Rocket warning sirens sound in Nahariya, surrounding areas
Sirens sound in northern communities near the border with Lebanon, warning of incoming rocket fire.
The sirens are activated in Nahariya and surrounding areas after a 12-hour lull, which in turn was preceded by relentless fire from Lebanon as Hezbollah launched some 250 rockets at northern and central Israel.
Mount Hermon turns white after first snow of the season falls overnight
Mount Hermon was dusted with the first snow of the season overnight as temperatures dropped below freezing in the northern Golan Heights.
According to the Israel Meteorological Service, light snowfall can be expected in the northern Golan Heights throughout the day, as temperatures remain unseasonably low.
שלג ראשון ירד הלילה באתר החרמון. הטמפרטורה צנחה מתחת ל0° ושלג בגובה סנטימטר צבע את המפלס העליון. שלג ממשיך לרדת בשעות אלה גם במפלס התחתון.
????: כפיר סבג pic.twitter.com/ICvwFpaHSV— Sharona Mazalian (@SharonaMazalian) November 25, 2024
IDF to test siren systems in Ein Gedi later this morning
The IDF says it will be testing the air raid sirens in Ein Gedi, in the Dead Sea region, later today.
The sirens will be tested at 10:05 a.m.
In the case of an actual attack, the military says that the sirens will sound twice.
Young man seriously wounded in violence near Nazareth
A man in his twenties was seriously wounded in a violent incident in Yafa an-Naseriyye, near Nazareth, paramedics report.
The man was rushed to a hospital in Nazareth.

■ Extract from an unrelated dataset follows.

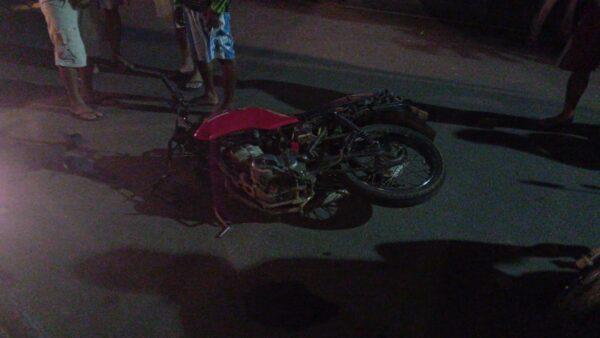 Homem assalta farmácia no Cariri e na fuga colide em meio fio; veículo se parte ao meio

No further details on the incident are immediately available.
Emirati envoy to US: Murder of rabbi ‘was a crime against the UAE’

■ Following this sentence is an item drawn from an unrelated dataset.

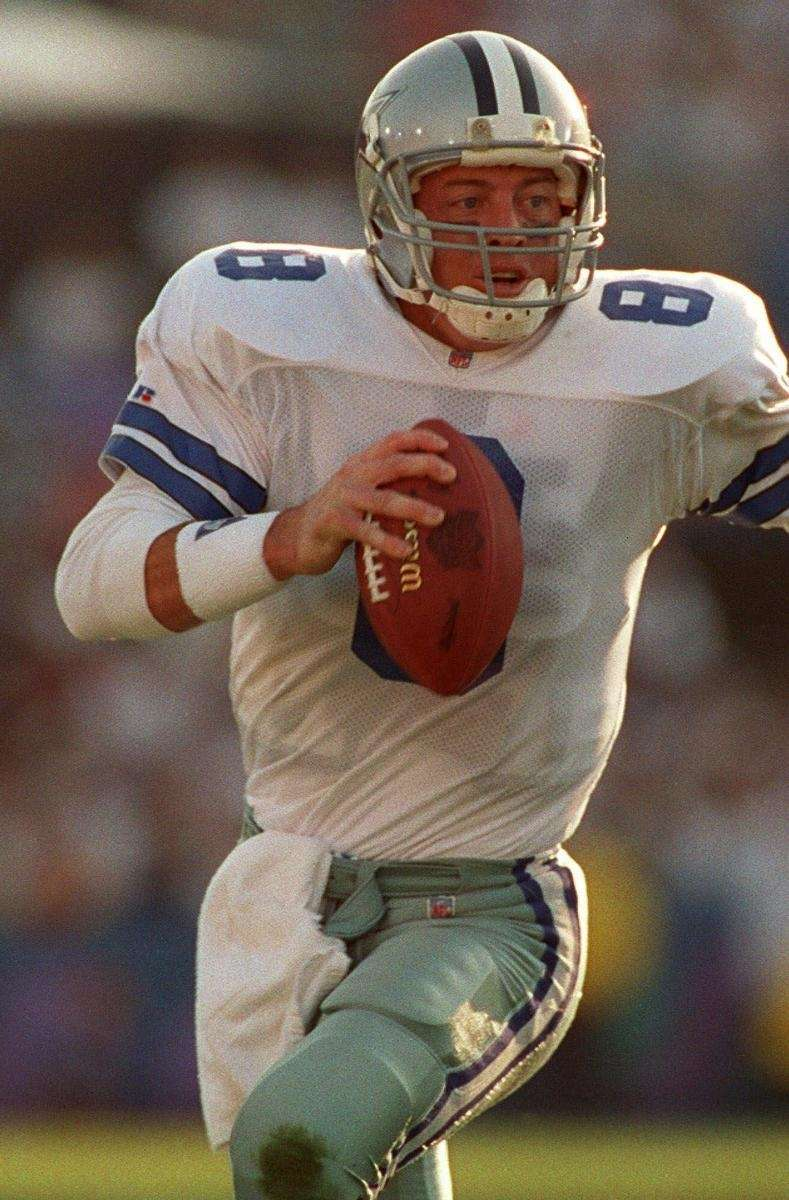 1989: TROY AIKMAN, QB, Dallas Cowboys Gets knocked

The United Arab Emirates’ Ambassador to the US Yousef Al Otaiba says in a statement that Rabbi Zvi Kogan’s murder “was more than a crime in the UAE — it was a crime against the UAE. It was an attack on our homeland, on our values and on our vision.”
He writes on X: “In the UAE, we welcome everyone. We embrace peaceful coexistence. We reject extremism and fanaticism of every kind. We honor Zvi Kogan’s memory by recommitting ourselves to these values.”
He adds that the country mourns Kogan and “Our thoughts are with his family, friends and community over his senseless death.”
US says murder of UAE rabbi a ‘horrific crime against all those who stand for peace’
The White House brands the murder of Chabad rabbi Zvi Kogan in the United Arab Emirates a “horrific crime against all those who stand for peace, tolerance and coexistence.”
“It was an assault as well on UAE and its rejection of violent extremism across the board,” says National Security spokesperson Sean Savett in a statement.
He says the US is in contact with Emirati and Israeli authorities, offering its support. The spokesperson also praises the UAE for quickly arresting several suspects.
Savett calls for those responsible to be held “fully accountable.”